- [Stated exercise 1]:
In the forum thread on direct drive versus transmission, what does direct drive need in order to reverse?
- [Stated exercise 2]:
Which usernames appear as post headers in the forum thread on direct drive versus transmission?
- [Stated exercise 3]:
Reproduce the stretch of the forum thread on direct drive versus transmission from "The choice between" through "for direct drive.".

- [Document excerpt]:
--- BEGIN ---

The choice between direct drive and transmission depends a lot on the performance and type of driving you expect. Typically you would look at larger motors and higher current limits for direct drive.

Another factor to consider is reverse. It comes free with the tranny. Direct drive needs reversing contactors.


----------



## Caps18 (Jun 8, 2008)

Don't you have RPM limits with the direct drive and that limits the top speed? And I thought the Watt hour/mile thing drops the time part because you don't care how long it takes to travel a mile, it will use the same amount of power if it takes the same amount of time.

Here is another Porsche that is well done and well photographed for some inspiration.
http://www.zwheelz.com/Vehicles.html


----------



## major (Apr 4, 2008)

Caps18 said:


> Don't you have RPM limits with the direct drive and that limits the top speed?


Say you had a 4 speed tranny. 4th gear is 1:1. Same as direct drive. Same RPM to mph ratio.



Caps18 said:


> And I thought the Watt hour/mile thing drops the time part because you don't care how long it takes to travel a mile, it will use the same amount of power if it takes the same amount of time.


You're right that time does not enter into it. But Energy units do not infer time. Think of Energy as Joules. The Energy consumption is Joules per meter. Wh/mile is just a units conversion handy for us westerners.


----------



## Coley (Jul 26, 2007)

*Re: Direct drive or manual trans*

I would and did go with the manual trans, instead of direct drive.

With direct drive, you have NO disconnect with the wheels in case of a controller going on full blast. (had that happen twice)

You have to react very fast to keep from having an accident.

You also have no neutral for test running the motor to check out things that you change.

--- END ---

- [Supplied information]:
--- BEGIN ---

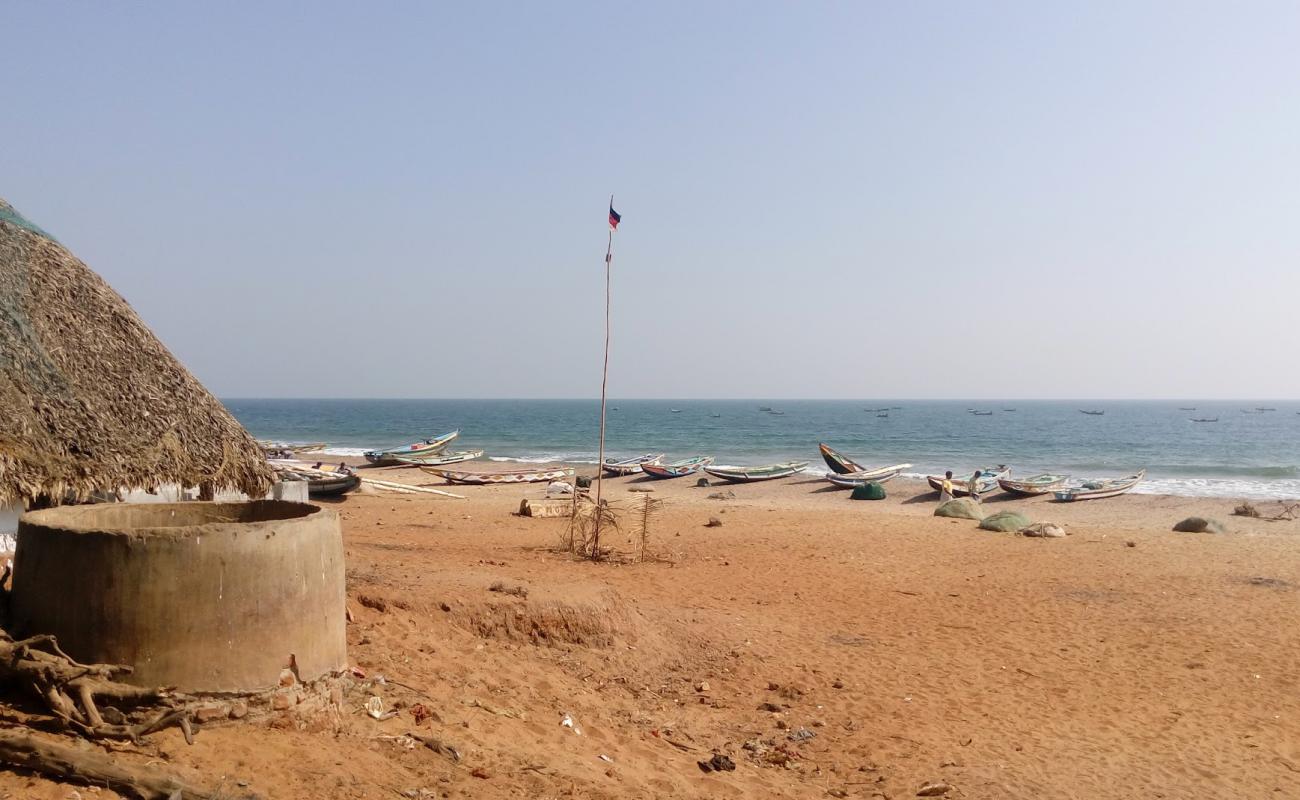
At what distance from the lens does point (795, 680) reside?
26.7 feet

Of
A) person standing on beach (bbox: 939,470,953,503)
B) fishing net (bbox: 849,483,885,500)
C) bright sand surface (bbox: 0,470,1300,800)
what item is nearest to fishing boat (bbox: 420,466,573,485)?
fishing net (bbox: 849,483,885,500)

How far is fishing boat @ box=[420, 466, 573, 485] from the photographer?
2944 cm

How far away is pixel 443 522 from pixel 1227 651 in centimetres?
1325

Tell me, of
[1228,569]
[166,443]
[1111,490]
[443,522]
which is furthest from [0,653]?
[1111,490]

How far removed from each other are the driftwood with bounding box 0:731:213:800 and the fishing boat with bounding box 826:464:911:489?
2645 cm

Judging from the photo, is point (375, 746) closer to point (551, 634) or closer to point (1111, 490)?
point (551, 634)

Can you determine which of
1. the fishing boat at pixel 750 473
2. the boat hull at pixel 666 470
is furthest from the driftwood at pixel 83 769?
the boat hull at pixel 666 470

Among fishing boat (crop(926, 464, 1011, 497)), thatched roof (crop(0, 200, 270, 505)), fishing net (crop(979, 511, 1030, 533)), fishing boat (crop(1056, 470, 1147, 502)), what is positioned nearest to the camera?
thatched roof (crop(0, 200, 270, 505))

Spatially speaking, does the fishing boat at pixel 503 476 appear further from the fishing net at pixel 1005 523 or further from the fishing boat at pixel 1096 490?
the fishing boat at pixel 1096 490

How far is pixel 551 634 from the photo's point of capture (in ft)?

--- END ---

- [Answer 1]:
Reversing contactors.

- [Answer 2]:
Caps18, major, Coley

- [Answer 3]:
The choice between direct drive and transmission depends a lot on the performance and type of driving you expect. Typically you would look at larger motors and higher current limits for direct drive.